-- DATA SHOWN --
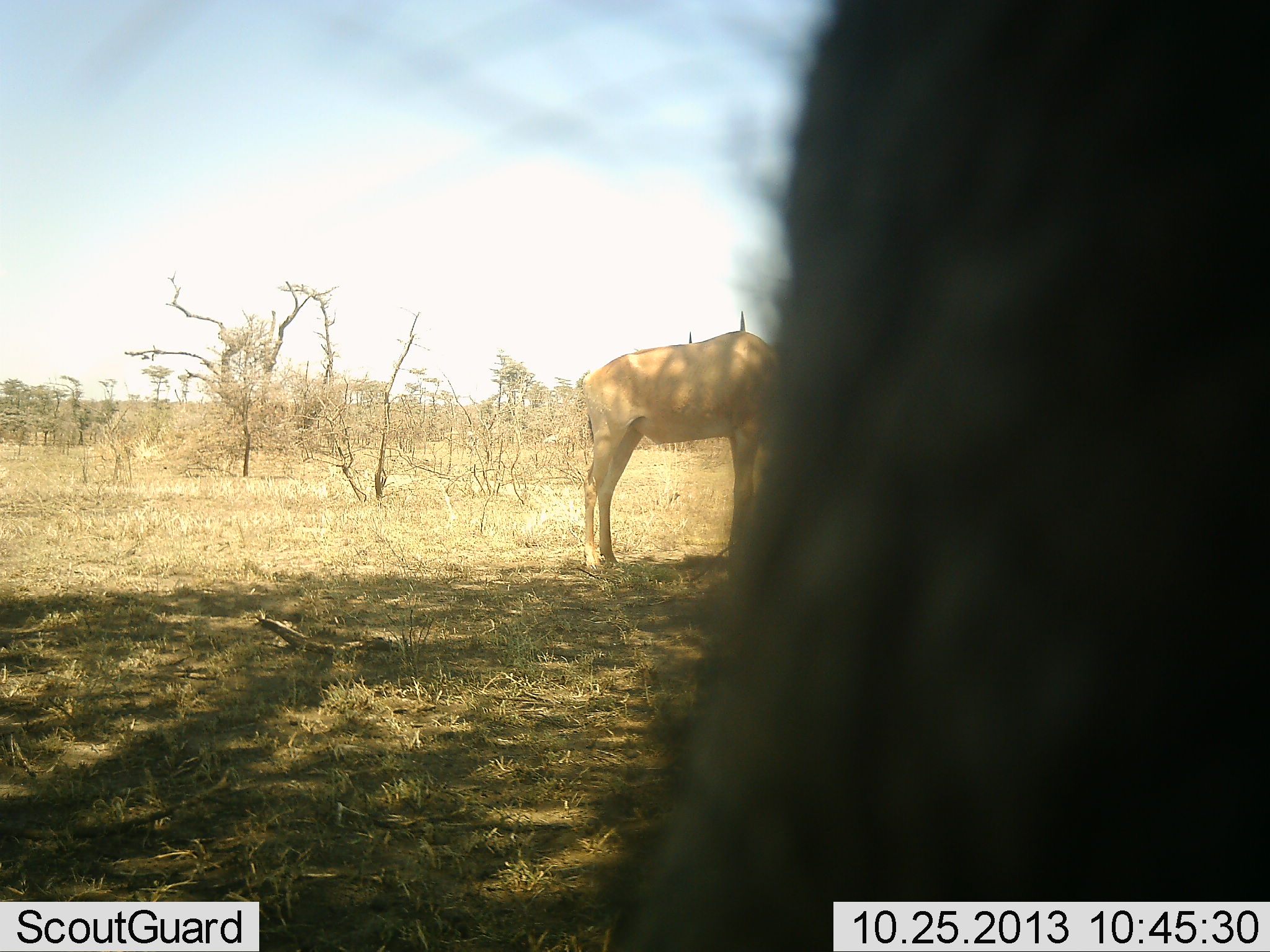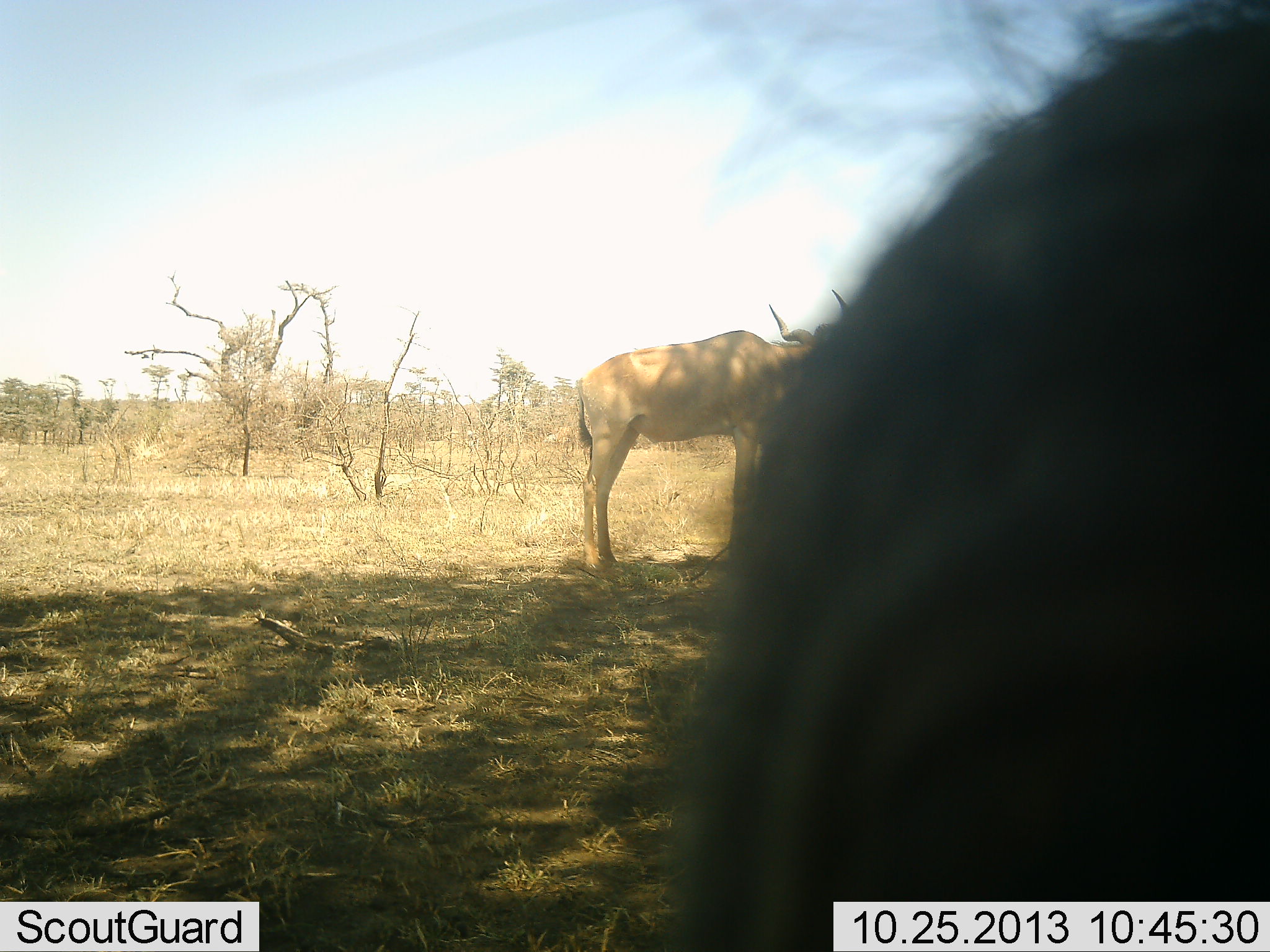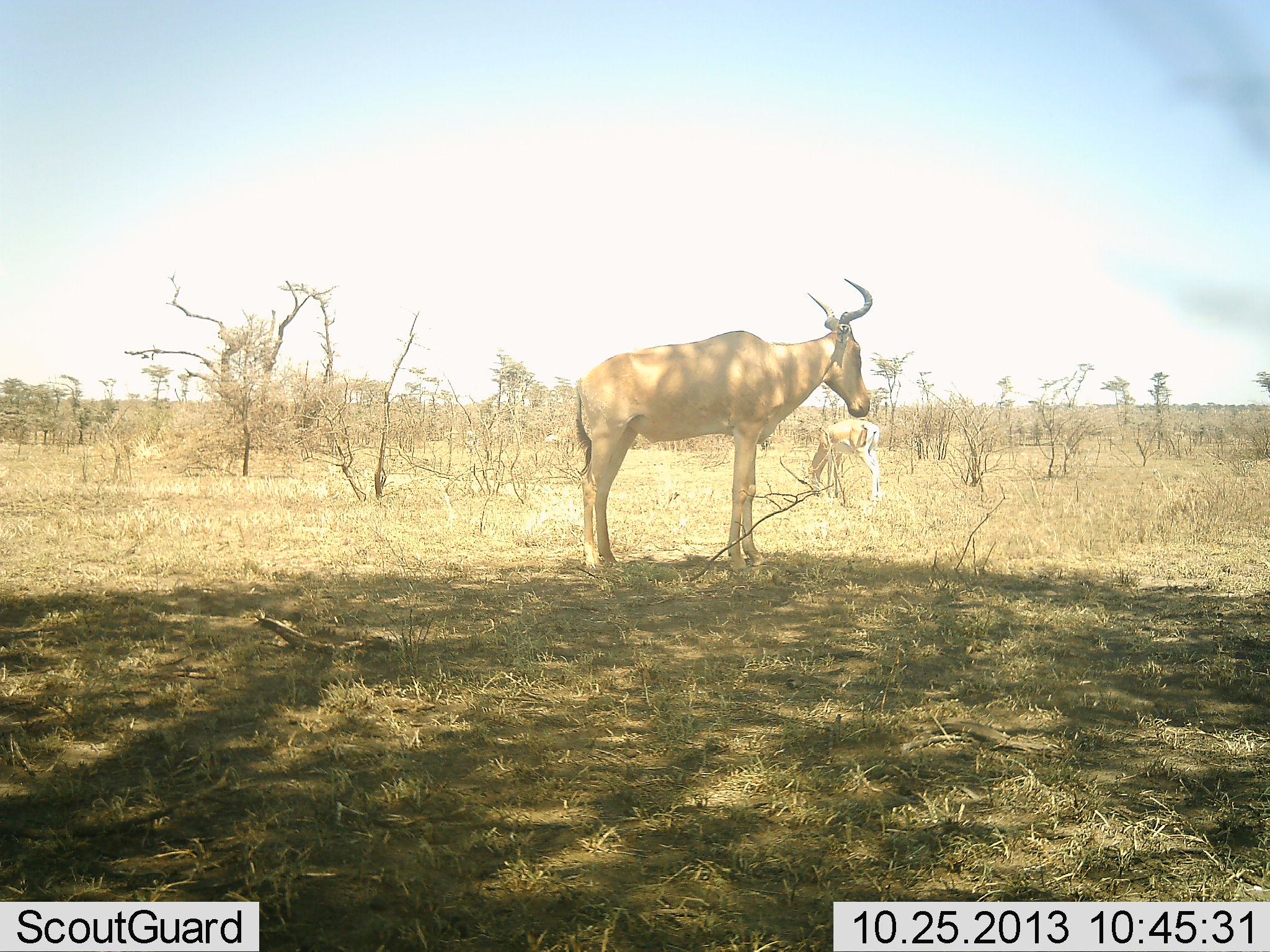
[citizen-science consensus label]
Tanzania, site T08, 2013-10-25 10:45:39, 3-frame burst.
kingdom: Animalia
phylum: Chordata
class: Mammalia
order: Artiodactyla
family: Bovidae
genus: Alcelaphus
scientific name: Alcelaphus buselaphus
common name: hartebeest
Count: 1.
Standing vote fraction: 93%.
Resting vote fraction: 2%.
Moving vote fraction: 2%.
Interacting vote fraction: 5%.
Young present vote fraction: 0%.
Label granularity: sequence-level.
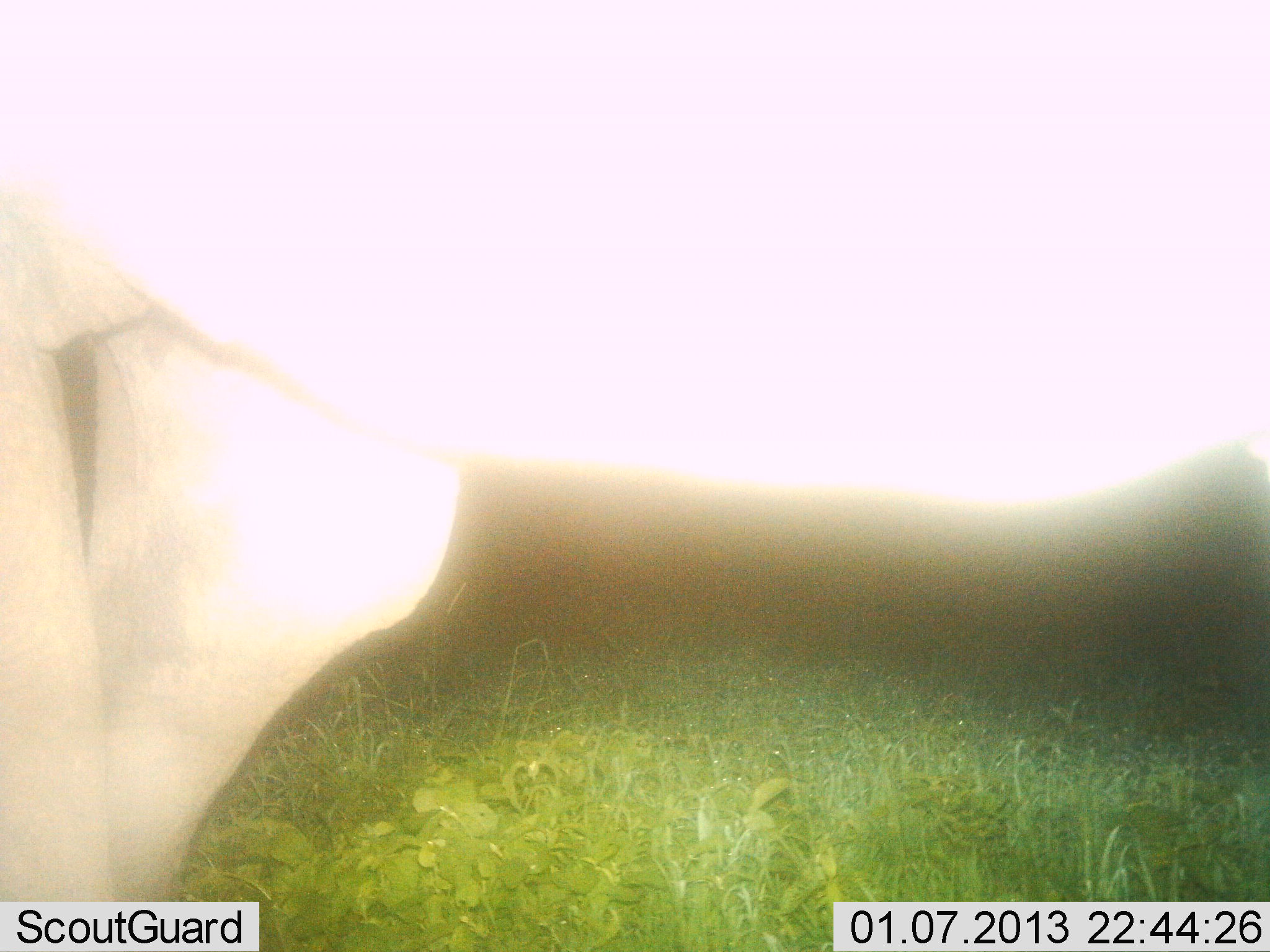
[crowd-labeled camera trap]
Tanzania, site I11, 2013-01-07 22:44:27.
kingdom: Animalia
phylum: Chordata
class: Mammalia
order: Artiodactyla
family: Bovidae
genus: Alcelaphus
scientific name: Alcelaphus buselaphus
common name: hartebeest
Hartebeest (Alcelaphus buselaphus), count 1. Behavior (volunteer vote fractions): standing 100%, resting 0%, moving 0%, interacting 0%. Young present (vote fraction): 0%. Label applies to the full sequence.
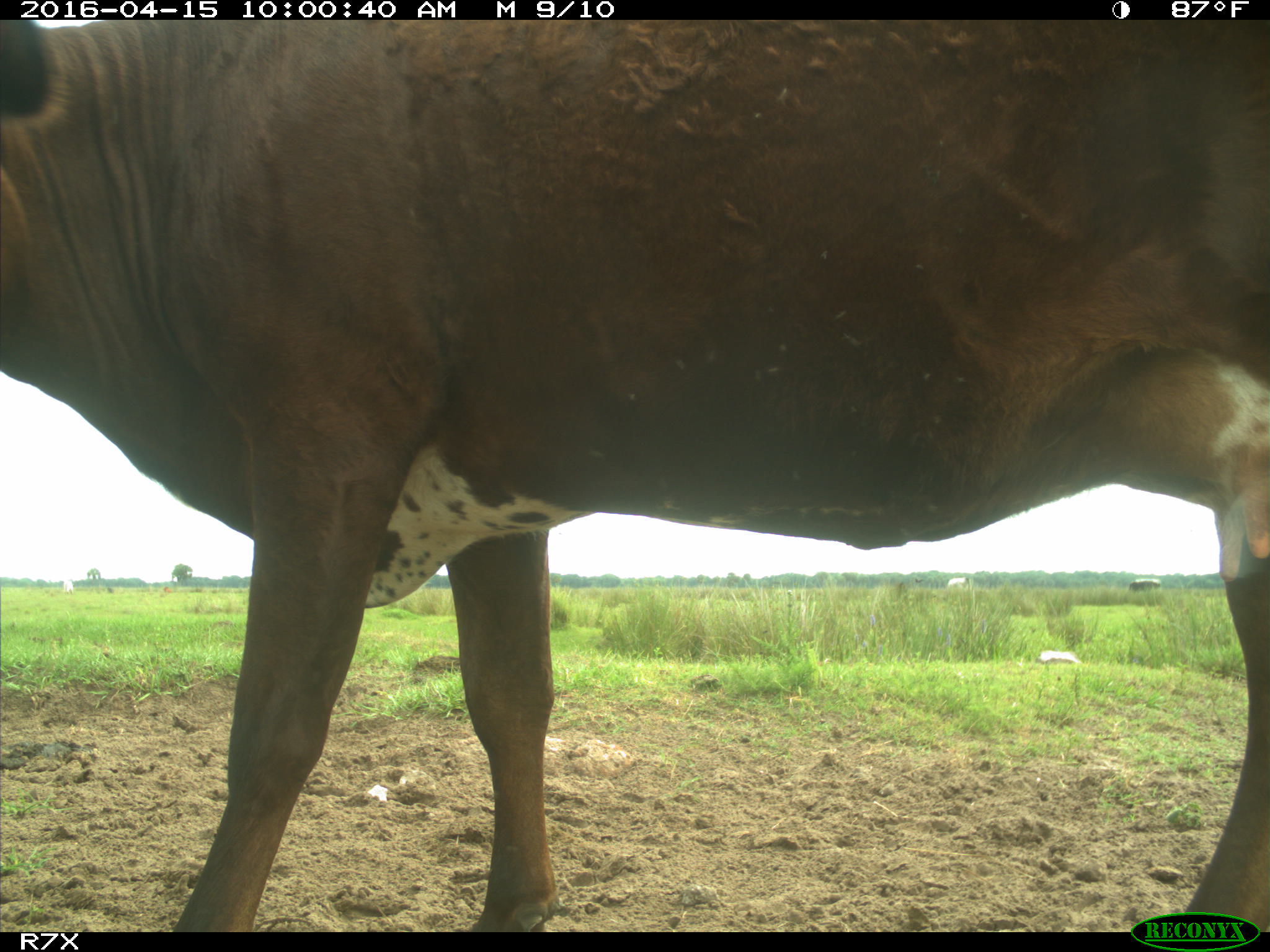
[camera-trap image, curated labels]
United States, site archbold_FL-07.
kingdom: Animalia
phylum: Chordata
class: Mammalia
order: Artiodactyla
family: Bovidae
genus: Bos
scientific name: Bos taurus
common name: domestic cow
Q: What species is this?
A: Bos taurus (domestic cow).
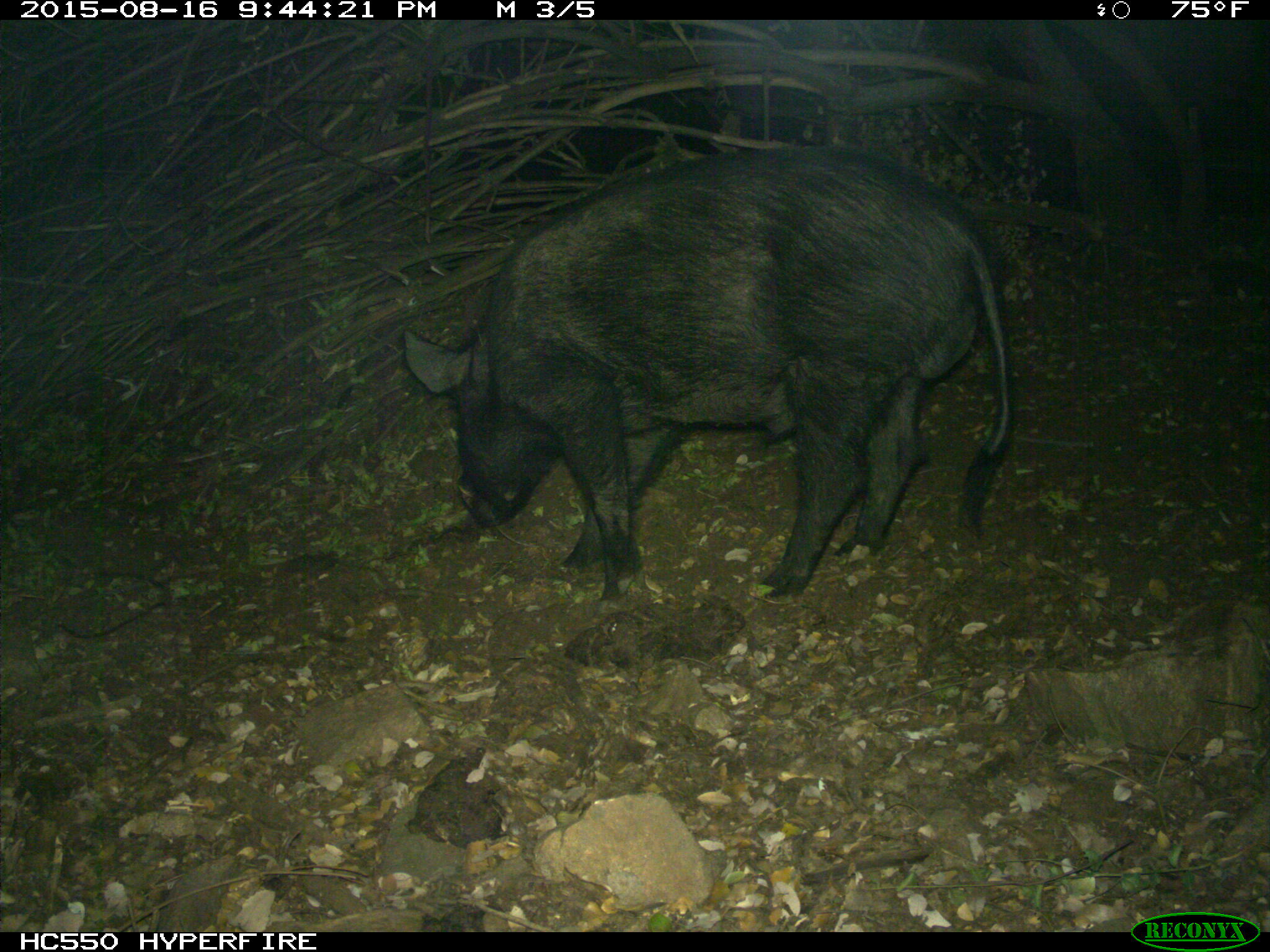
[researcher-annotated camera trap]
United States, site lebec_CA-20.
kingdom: Animalia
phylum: Chordata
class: Mammalia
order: Artiodactyla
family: Suidae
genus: Sus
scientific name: Sus scrofa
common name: wild boar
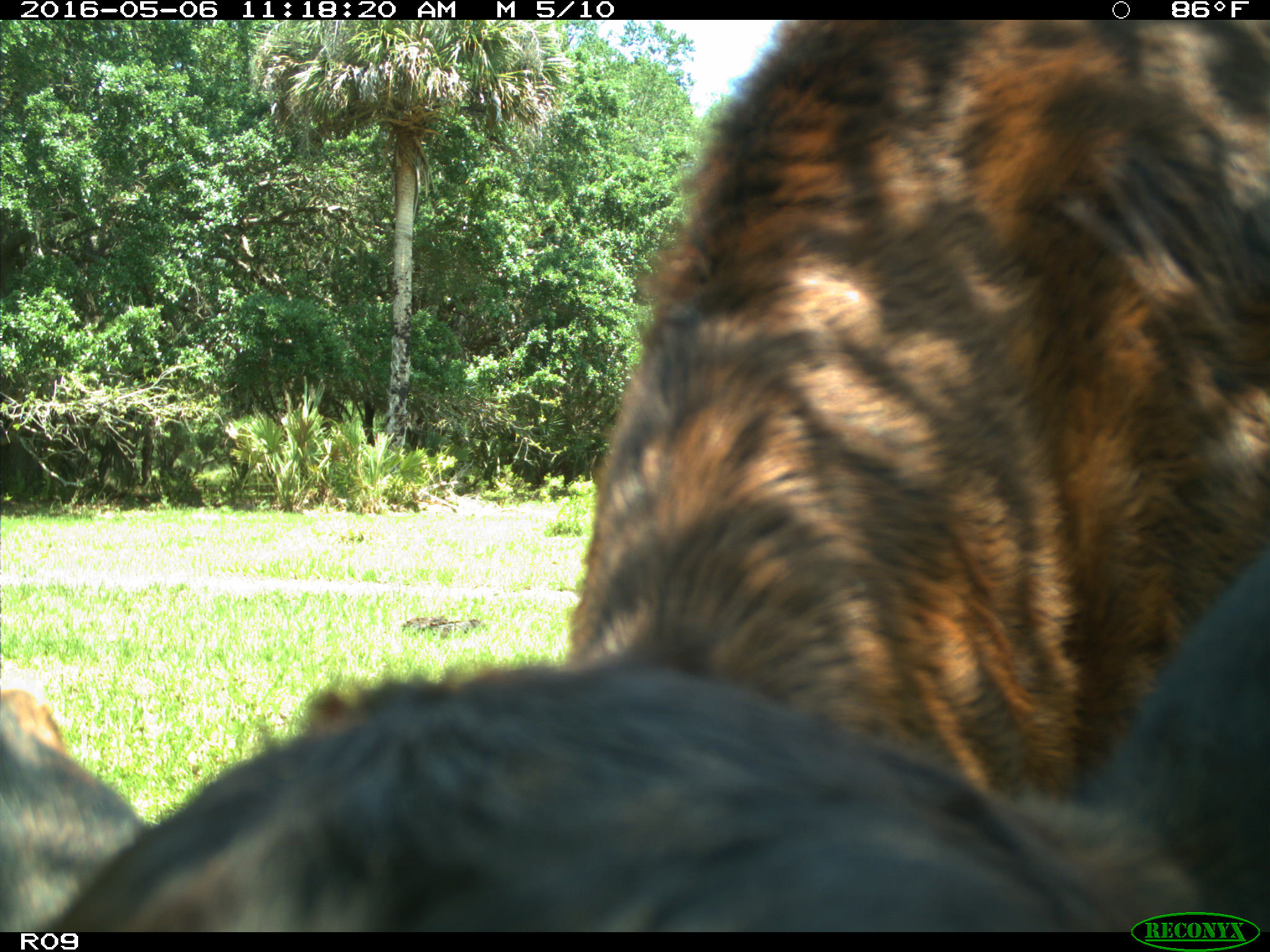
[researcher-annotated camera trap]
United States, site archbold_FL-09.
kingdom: Animalia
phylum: Chordata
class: Mammalia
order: Artiodactyla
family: Bovidae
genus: Bos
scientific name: Bos taurus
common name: domestic cow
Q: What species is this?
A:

-- TASK BRIEF --
Set down the material exactly as given, but print none of the pictures.

-- RESULT BELOW --
[citizen-science consensus label]
Tanzania, site T08, 2013-10-25 10:45:39, 3-frame burst.
kingdom: Animalia
phylum: Chordata
class: Mammalia
order: Artiodactyla
family: Bovidae
genus: Alcelaphus
scientific name: Alcelaphus buselaphus
common name: hartebeest
Count: 1.
Standing vote fraction: 93%.
Resting vote fraction: 2%.
Moving vote fraction: 2%.
Interacting vote fraction: 5%.
Young present vote fraction: 0%.
Label granularity: sequence-level.
[crowd-labeled camera trap]
Tanzania, site I11, 2013-01-07 22:44:27.
kingdom: Animalia
phylum: Chordata
class: Mammalia
order: Artiodactyla
family: Bovidae
genus: Alcelaphus
scientific name: Alcelaphus buselaphus
common name: hartebeest
Hartebeest (Alcelaphus buselaphus), count 1. Behavior (volunteer vote fractions): standing 100%, resting 0%, moving 0%, interacting 0%. Young present (vote fraction): 0%. Label applies to the full sequence.
[camera-trap image, curated labels]
United States, site archbold_FL-07.
kingdom: Animalia
phylum: Chordata
class: Mammalia
order: Artiodactyla
family: Bovidae
genus: Bos
scientific name: Bos taurus
common name: domestic cow
Q: What species is this?
A: Bos taurus (domestic cow).
[researcher-annotated camera trap]
United States, site lebec_CA-20.
kingdom: Animalia
phylum: Chordata
class: Mammalia
order: Artiodactyla
family: Suidae
genus: Sus
scientific name: Sus scrofa
common name: wild boar
[researcher-annotated camera trap]
United States, site archbold_FL-09.
kingdom: Animalia
phylum: Chordata
class: Mammalia
order: Artiodactyla
family: Bovidae
genus: Bos
scientific name: Bos taurus
common name: domestic cow
Q: What species is this?
A:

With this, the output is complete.